Request A. Before the records, the text reviewing children's books appears. From that text, write out everything from "This book explains" down to "of obtaining workers.".
Request B. Continue the text reviewing children's books, starting after its last sentence; the records follow the text.

-- START Selected text --

The recipes are divided into sections with two sections devoted to snacks, Starter Snacks and Sacktime Snacks (bedtime snacks). There are other sections for meals – dinners, breakfasts, and brunch or lunch. There is also one extra section for birthday treats. The introduction to the book says that it isn’t really important when readers use the recipes – if you want to use a starter snack as a bedtime snack or eat a dinner recipe for breakfast, it’s all up to you. The sections are just to make it easier to find certain types of recipes.
As expected in a book of sleepover recipes, there are plenty of sugary treats, but there is one specifically “healthy” recipe for each section in the book, marked by a heart in the table of contents. The snacks include traditional kid favorites like cookies, popcorn balls, and s’mores. However, even some of the recipes that aren’t specifically labeled “healthy” are still non-sugary, like guacamole and hot taco dip.
The meal recipes also include many popular favorites. Dinner recipes include chicken pot pie, taco salad, spaghetti and meatballs, and homemade pizza. Breakfast recipes include cream cheese and ham omelettes, chocolate chip muffins, and banana nut French toast. Lunch recipes include tuna melts (called Tuna Meltdowns), bow-tie pasta salad, chicken veggie sticks (kebabs), and turkey burgers.
The section of birthday treats has recipes for different types of cakes and a few non-cake treats like brownie sundaes and Fundue (chocolate dessert fondue).
Each of the recipes in the book comes with ratings, indicating the difficulty of the recipes, although none of them were are really very difficult in general, and the amount of time it takes to make them. One of the things that I liked about this book, besides the ease of the recipes is that the book, is that the pictures show boys cooking as well as girls. I think it’s good that the book portrays cooking as something that both boys and girls can do because it’s a useful life skill for everyone and something that anybody can do for fun.
The book is available to borrow and read for free online through Internet Archive (multiple copies).
Colonial American Holidays and Entertainment by Karen Helene Lizon, 1993.
This book explains how people living in Colonial America would entertain themselves and celebrate holidays. Both entertainment and holidays varied between time periods and geographical areas.
In the early days of European colonies in North America, life was hard. People were occupied with daily survival and the establishment of their communities. As their communities expanded and became more settled, they were gradually able to have more leisure time. The book begins with a general history of the American colonies, briefly explaining the range of countries the early colonists came from, the effect their arrival had on Native Americans, and the role that indentured servants played in society and the adoption of slavery as a means of obtaining workers.

-- END Selected text --
-- START Supplied records --

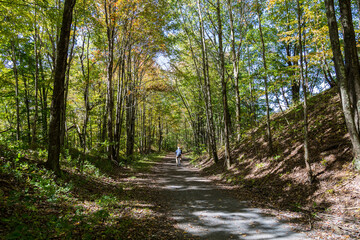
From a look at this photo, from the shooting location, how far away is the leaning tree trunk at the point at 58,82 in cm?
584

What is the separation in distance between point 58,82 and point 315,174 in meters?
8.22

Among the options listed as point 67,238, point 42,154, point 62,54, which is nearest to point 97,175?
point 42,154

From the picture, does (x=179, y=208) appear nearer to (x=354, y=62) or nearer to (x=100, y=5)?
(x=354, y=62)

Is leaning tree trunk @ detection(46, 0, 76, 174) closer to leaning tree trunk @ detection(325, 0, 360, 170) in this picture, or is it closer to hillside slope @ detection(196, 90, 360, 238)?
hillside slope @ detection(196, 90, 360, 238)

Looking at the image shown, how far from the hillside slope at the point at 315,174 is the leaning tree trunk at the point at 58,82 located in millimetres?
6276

-- END Supplied records --
-- START Supplied records --

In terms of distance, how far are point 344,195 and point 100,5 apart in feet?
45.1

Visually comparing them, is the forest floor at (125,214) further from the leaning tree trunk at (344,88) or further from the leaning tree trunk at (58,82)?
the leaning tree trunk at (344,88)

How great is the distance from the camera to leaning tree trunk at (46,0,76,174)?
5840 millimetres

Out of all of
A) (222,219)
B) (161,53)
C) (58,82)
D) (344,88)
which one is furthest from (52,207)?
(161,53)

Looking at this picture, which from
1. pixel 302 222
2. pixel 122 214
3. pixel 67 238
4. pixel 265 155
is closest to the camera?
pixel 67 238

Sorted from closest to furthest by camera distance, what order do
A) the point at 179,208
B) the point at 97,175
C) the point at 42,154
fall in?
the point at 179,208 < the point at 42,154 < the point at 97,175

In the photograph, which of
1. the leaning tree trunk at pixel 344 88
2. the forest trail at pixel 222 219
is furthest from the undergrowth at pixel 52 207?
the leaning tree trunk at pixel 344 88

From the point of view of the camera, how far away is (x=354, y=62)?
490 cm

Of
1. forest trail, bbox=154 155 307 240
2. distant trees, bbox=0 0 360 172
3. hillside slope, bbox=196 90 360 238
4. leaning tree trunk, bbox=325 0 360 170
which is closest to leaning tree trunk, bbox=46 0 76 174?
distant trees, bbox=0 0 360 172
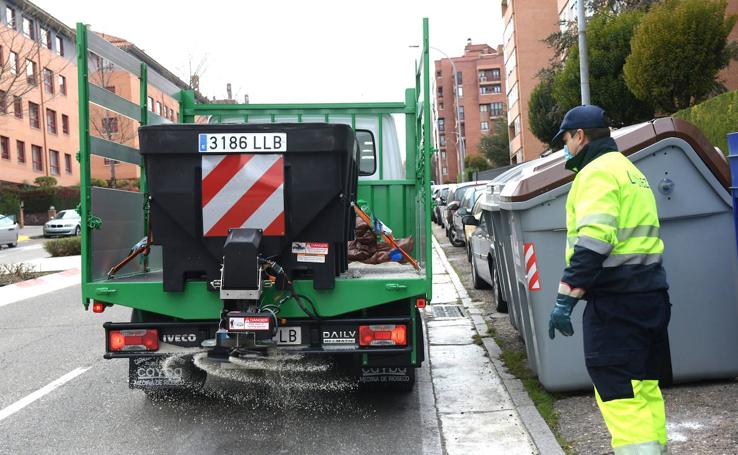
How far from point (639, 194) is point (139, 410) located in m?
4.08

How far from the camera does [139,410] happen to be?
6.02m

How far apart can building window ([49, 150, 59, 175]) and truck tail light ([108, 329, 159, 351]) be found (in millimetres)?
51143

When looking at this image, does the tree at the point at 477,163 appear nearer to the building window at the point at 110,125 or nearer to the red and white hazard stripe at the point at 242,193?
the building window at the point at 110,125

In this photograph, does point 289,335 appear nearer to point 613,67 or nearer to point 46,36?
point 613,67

-- END Supplied records --
-- START Supplied records --

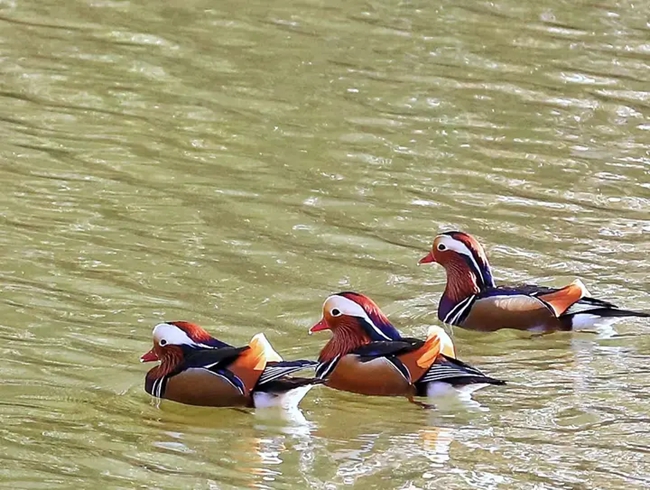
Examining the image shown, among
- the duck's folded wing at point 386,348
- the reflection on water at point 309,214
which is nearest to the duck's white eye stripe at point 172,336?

-- END Supplied records --

Task answer A.
This book explains how people living in Colonial America would entertain themselves and celebrate holidays. Both entertainment and holidays varied between time periods and geographical areas.
In the early days of European colonies in North America, life was hard. People were occupied with daily survival and the establishment of their communities. As their communities expanded and became more settled, they were gradually able to have more leisure time. The book begins with a general history of the American colonies, briefly explaining the range of countries the early colonists came from, the effect their arrival had on Native Americans, and the role that indentured servants played in society and the adoption of slavery as a means of obtaining workers.

Task answer B.
I was glad that they brought up the point about indentured servitude and slavery because I remember discussing it in my college history courses. Indentured servants were people who would agree to work for someone for a period of time in return for having that person pay for their passage to the colonies. There was a benefit for both sides in indentured servitude. For the indentured servants, they used their labor as a means to pay for transportation to the colonies that they could not have afforded by themselves, and once they had worked for the required period, they would be free to establish themselves independently in the colonies. For those who paid for the indentured servants, they would have guaranteed workers for the period of the indenture. However, plantation owners and other employers soon realized that they were not finding as many indentured servants as they wanted, and they didn’t like losing their labor force when their terms of indenture ended the workers left their employ. Therefore, they began to turn to slavery as a means of gaining a steady stream of workers who could not say no to them, no matter what the working conditions were like, and could never leave. Slavery wasn’t so much about race in the beginning as economics and employers who wanted cheap, permanent labor and didn’t care how they got it or what it would mean to the people they bought. But, I have other books that say more about what that led to. This book is mostly about lighter subjects, but it does acknowledge the serious aspects of American history and also makes the point that these completely unwilling immigrants also became a part of American society and, like other groups who came to America willingly, also brought traditions and folklore of their own that would gradually become part of American society, entertainment, and celebrations.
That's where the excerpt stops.